+++ Trecho para leitura

É possível, por exemplo, que alguém, filho adotivo, adulterino, afetivo (paternidade afetiva) ou por inseminação artificial heteróloga, tenha a necessidade de investigar a sua ascendência genética, por problemas relacionados à sua saúde, sem que tenha qualquer pretensão de alterar o seu vínculo jurídico de filiação. Busca-se, tão-só, investigar a ascendência genética. Não se trata de ação declaratória (não é possível ação declaratória sobre o fato “vinculo genético”). É ação de prestação de fazer: submeter-se a exame genético. Nesta demanda, a presunção judicial é totalmente inservível: de nada adianta o magistrado presumir, pela recusa, que o réu é o ascendente genético do autor. Não se aplica, aqui, o art. 232 do CC-2002.


Também não é caso de aplicação do parágrafo único do art. 2º-A da Lei n. 8.560/1992, pois não se trata de ação de investigação de paternidade e, além disso, do mesmo modo uma presunção, mesmo legal, de nada serviria para o demandante, que só terá o seu direito efetivado após comprovação científica da existência ou não do vínculo genético.


Tendo em vista que a realização do exame genético, atualmente, é muito singela (não é mais necessária, sequer, a retirada de sangue, bastando um pouco de saliva para que se possa fazer a perícia), parece que, neste tipo de processo, é indispensável que o exame genético ocorra, podendo o magistrado, para tanto, determinar as medidas executivas que reputar necessárias (§5º do art. 461 do CPC), tal como a expedição de ordem, sob pena de multa diária, para que o réu se submeta à perícia.


Há, de fato, um conflito entre o direito fundamental à saúde e o direito à intimidade/integridade física. A solução deve ser produzida à luz das peculiaridades do caso concreto, aplicando-se o princípio da proporcionalidade. No entanto, há diversos argumentos a favor da prevalência do primeiro sobre segundo: a) a proteção do segundo implica a negação do primeiro, o que vai de encontro ao princípio da salvaguarda do núcleo essencial do direito fundamental; b) a presunção, judicial (art. 232 do CC) ou legal (art. 2º-A, par. ún., Lei n. 8.560/1992) é técnica inútil e inadequada à tutela do direito fundamental à saúde e à vida; c) a singeleza do exame não caracteriza qualquer ofensa à integridade física ou à intimidade do demandado; d) o demandado não sofrerá qualquer prejuízo jurídico com a realização do exame, já que o objetivo não é o de atribuir-lhe o vínculo jurídico paternidade/maternidade; e) a recusa a submeter-se ao exame é, neste caso, abuso de direito, portanto conduta ilícita; f) trata-se de interpretação a favor da efetividade de um direito fundamental que, de outro modo, não poderia ser adequadamente protegido judicialmente.

++++++
+++ Bloco de dados

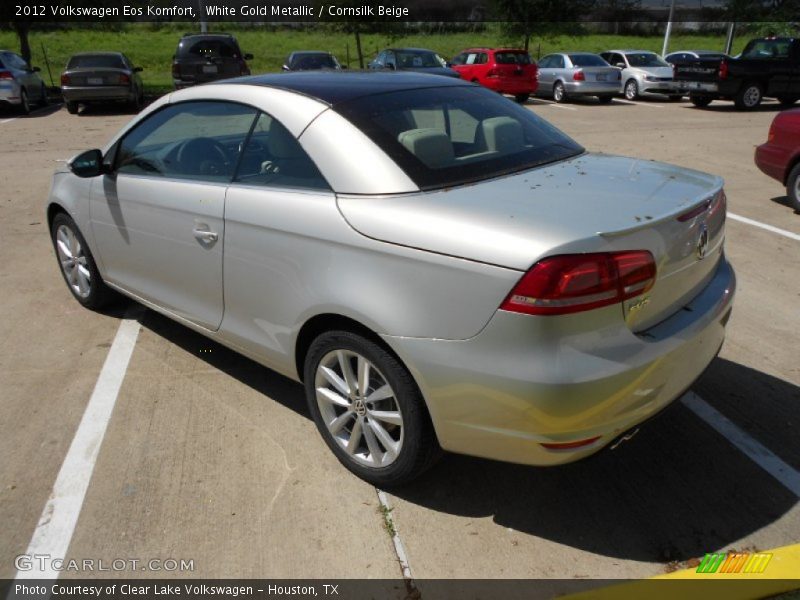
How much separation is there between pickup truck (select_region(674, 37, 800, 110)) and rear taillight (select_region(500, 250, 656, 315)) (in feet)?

++++++

Objetivo da tarefa: Segundo o trecho sobre investigação de ascendência genética, que tipo de ação é a demanda para obrigar alguém a submeter-se a exame genético?

Resultado do exercício: É uma ação de prestação de fazer, e não uma ação declaratória.